*ABOUT THIS EXERCISE*: Here are the records. Write out exactly the lines between the one holding "Vintage Tonka Winnebago, Red Toy Camper" and the one holding "50 Favourite Film & TV Themes 3CD Box Set", inclusive.

*DATA EXTRACT*:

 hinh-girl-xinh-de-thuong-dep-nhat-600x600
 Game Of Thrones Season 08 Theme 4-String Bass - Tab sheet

* * *

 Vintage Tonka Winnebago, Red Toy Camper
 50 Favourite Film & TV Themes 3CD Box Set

*OUTPUT OF THE TASK*:
 Vintage Tonka Winnebago, Red Toy Camper
 50 Favourite Film & TV Themes 3CD Box Set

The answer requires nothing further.